»»
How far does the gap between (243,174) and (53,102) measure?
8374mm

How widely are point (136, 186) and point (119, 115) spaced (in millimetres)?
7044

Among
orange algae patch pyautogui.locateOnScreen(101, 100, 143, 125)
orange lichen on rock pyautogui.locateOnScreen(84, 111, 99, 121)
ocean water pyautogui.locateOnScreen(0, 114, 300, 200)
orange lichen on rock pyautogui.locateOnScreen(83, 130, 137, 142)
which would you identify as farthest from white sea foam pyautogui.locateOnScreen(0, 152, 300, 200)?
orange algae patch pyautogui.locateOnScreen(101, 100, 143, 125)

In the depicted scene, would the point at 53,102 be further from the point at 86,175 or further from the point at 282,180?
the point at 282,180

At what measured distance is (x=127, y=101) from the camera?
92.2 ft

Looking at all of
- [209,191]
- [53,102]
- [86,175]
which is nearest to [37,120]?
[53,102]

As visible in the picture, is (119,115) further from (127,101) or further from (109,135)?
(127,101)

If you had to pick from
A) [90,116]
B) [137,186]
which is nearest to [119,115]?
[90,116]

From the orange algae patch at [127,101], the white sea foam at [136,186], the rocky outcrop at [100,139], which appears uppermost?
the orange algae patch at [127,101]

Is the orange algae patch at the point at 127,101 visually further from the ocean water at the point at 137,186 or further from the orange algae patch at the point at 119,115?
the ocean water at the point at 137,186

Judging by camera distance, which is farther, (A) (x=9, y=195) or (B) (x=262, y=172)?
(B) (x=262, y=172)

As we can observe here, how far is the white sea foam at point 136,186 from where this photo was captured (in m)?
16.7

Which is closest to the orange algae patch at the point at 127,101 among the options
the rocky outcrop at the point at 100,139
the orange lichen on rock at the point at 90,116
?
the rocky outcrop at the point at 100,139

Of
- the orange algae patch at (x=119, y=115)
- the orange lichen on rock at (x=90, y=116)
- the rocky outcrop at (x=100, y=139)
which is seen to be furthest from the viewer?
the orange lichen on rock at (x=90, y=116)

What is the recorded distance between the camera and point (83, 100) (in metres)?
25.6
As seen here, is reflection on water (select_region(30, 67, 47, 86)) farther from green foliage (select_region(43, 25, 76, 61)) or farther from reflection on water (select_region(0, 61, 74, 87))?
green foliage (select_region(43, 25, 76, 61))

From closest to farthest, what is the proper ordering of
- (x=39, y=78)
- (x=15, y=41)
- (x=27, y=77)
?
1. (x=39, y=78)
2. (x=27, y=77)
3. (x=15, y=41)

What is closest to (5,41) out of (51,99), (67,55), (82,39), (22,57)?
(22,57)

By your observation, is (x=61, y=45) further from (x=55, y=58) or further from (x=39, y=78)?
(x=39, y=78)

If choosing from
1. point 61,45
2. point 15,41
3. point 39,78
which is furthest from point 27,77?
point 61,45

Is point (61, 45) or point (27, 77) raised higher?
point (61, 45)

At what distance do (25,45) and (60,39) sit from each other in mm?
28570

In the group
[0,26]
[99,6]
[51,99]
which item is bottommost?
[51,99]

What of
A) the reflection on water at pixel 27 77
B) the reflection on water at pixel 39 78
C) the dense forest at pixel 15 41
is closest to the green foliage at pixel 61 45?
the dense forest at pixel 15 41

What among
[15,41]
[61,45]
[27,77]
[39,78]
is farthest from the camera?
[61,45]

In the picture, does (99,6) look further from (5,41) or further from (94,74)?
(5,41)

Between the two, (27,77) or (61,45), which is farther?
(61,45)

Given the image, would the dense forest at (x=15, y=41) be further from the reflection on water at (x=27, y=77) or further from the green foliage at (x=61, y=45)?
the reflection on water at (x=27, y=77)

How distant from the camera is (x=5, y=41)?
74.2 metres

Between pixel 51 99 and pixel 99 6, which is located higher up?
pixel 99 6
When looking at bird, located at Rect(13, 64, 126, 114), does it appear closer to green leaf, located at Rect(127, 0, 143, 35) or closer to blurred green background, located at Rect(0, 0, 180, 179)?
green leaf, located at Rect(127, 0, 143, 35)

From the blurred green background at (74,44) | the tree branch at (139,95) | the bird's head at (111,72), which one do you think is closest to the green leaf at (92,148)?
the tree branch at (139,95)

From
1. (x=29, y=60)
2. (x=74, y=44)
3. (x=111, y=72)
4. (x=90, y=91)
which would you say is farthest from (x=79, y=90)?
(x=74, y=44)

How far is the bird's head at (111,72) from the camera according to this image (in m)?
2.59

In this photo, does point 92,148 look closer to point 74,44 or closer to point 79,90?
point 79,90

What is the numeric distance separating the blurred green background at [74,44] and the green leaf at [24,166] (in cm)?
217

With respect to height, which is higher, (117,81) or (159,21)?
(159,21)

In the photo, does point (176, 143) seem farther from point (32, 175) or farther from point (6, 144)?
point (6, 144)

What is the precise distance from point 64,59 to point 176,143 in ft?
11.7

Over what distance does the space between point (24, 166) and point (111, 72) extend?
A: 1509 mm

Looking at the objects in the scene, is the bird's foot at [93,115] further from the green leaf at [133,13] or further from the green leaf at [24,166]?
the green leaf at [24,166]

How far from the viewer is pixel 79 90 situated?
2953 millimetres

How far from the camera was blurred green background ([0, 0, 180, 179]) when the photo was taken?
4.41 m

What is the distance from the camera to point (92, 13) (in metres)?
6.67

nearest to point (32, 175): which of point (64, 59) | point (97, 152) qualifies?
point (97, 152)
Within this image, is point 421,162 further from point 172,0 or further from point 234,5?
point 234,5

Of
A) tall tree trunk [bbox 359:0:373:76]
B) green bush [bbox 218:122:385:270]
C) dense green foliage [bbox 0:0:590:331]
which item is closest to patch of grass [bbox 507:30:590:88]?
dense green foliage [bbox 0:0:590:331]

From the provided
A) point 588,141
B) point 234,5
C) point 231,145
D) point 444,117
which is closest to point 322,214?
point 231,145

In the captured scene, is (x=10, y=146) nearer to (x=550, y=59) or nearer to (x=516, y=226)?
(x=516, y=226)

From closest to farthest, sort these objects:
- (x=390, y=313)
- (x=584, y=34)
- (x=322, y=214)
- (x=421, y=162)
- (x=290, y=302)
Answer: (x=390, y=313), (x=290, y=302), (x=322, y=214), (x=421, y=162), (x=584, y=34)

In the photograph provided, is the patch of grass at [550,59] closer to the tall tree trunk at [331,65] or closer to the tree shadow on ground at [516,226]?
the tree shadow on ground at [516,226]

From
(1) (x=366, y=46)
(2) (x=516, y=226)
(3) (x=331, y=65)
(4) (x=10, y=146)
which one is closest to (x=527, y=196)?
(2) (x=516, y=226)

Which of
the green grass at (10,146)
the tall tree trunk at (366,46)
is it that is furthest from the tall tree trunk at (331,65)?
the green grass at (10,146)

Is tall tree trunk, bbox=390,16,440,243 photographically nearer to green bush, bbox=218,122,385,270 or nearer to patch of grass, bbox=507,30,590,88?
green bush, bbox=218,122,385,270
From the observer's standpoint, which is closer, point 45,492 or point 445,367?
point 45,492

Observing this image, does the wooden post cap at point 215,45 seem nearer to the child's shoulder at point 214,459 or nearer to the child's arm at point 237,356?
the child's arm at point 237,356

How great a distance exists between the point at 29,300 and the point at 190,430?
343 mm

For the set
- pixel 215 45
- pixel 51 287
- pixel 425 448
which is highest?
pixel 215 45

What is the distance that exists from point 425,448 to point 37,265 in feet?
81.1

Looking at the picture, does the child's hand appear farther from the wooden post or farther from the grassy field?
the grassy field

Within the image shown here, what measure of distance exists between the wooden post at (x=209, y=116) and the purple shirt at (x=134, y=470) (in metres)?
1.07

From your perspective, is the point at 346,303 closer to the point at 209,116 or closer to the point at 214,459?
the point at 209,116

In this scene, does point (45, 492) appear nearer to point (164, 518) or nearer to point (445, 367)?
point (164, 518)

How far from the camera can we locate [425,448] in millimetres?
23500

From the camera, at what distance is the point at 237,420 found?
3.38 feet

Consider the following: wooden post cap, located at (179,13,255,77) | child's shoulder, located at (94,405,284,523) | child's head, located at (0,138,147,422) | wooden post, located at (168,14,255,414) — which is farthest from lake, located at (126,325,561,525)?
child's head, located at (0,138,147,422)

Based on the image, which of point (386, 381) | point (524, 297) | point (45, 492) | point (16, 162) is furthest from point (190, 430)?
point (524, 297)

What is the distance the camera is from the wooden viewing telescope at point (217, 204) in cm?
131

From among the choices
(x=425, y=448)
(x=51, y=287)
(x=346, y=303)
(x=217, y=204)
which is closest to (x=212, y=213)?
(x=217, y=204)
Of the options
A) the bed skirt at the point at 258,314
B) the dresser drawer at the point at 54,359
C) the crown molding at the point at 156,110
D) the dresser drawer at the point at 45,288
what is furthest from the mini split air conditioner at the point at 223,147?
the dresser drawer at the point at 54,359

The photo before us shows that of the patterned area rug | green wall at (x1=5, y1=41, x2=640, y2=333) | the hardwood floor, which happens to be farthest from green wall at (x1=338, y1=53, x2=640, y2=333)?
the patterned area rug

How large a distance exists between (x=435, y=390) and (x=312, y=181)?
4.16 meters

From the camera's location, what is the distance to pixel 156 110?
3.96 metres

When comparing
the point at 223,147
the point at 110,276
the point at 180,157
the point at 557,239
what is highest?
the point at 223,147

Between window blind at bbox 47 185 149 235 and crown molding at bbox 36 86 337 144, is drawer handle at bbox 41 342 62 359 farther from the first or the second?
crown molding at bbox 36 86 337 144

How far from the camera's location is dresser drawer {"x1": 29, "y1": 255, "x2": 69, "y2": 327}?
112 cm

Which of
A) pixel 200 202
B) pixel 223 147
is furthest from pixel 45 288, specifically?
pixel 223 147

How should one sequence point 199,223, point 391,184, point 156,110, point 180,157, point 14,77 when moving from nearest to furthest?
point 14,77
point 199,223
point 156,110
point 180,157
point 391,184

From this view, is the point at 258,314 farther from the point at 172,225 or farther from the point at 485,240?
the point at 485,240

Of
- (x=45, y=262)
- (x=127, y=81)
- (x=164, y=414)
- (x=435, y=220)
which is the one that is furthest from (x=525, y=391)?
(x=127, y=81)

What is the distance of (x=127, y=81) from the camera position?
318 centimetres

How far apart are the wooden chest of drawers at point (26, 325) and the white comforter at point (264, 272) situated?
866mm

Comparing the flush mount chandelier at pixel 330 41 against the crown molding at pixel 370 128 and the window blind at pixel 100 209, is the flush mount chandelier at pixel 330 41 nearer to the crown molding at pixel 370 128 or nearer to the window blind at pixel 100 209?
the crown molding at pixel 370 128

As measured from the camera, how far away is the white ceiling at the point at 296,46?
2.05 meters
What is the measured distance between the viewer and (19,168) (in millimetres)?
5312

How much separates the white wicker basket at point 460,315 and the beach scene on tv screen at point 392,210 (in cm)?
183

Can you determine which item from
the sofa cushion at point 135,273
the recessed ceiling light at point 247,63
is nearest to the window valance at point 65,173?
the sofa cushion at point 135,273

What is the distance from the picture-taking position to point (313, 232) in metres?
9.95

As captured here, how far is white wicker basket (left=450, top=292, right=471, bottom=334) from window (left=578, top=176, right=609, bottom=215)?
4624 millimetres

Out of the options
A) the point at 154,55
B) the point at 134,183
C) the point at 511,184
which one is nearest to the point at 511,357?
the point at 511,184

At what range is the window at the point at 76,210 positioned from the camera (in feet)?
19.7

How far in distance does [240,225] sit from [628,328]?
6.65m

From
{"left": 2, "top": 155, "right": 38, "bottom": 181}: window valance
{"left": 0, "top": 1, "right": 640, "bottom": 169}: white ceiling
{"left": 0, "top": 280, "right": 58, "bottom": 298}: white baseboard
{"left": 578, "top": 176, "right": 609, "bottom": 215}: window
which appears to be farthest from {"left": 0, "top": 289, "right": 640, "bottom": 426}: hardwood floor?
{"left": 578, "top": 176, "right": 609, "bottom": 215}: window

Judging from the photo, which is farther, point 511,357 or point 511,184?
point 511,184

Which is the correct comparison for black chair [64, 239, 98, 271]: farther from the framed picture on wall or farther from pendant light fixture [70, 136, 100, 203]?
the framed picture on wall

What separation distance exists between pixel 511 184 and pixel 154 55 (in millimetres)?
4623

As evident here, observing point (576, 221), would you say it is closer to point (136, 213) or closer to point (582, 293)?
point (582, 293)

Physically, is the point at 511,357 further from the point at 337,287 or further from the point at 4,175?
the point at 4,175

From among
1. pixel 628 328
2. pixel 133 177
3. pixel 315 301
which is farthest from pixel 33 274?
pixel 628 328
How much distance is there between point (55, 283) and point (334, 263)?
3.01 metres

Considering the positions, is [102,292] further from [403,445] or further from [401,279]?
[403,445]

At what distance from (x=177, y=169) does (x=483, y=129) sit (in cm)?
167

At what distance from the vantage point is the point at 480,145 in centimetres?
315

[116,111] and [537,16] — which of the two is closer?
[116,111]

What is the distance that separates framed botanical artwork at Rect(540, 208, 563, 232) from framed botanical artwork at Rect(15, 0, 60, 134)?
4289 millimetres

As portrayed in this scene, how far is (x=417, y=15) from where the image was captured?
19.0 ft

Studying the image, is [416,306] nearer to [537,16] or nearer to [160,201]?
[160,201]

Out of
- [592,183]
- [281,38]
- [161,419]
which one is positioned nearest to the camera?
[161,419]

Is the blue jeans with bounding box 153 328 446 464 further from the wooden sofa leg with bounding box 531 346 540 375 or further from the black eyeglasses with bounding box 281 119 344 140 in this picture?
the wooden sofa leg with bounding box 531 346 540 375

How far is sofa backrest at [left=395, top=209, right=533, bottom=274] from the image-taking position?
««
Exercise description –
Give the lines exactly as they stand, from the line with "As portrayed in" through the end of the material.

Response to the exercise –
As portrayed in this scene, how far is (x=417, y=15) from where the image was captured?
19.0 ft

Studying the image, is [416,306] nearer to [537,16] or nearer to [160,201]?
[160,201]

Out of
- [592,183]
- [281,38]
- [161,419]
which one is positioned nearest to the camera?
[161,419]

Is the blue jeans with bounding box 153 328 446 464 further from the wooden sofa leg with bounding box 531 346 540 375 or further from the black eyeglasses with bounding box 281 119 344 140 in this picture?
the wooden sofa leg with bounding box 531 346 540 375

How far is sofa backrest at [left=395, top=209, right=533, bottom=274] from the image-taking position?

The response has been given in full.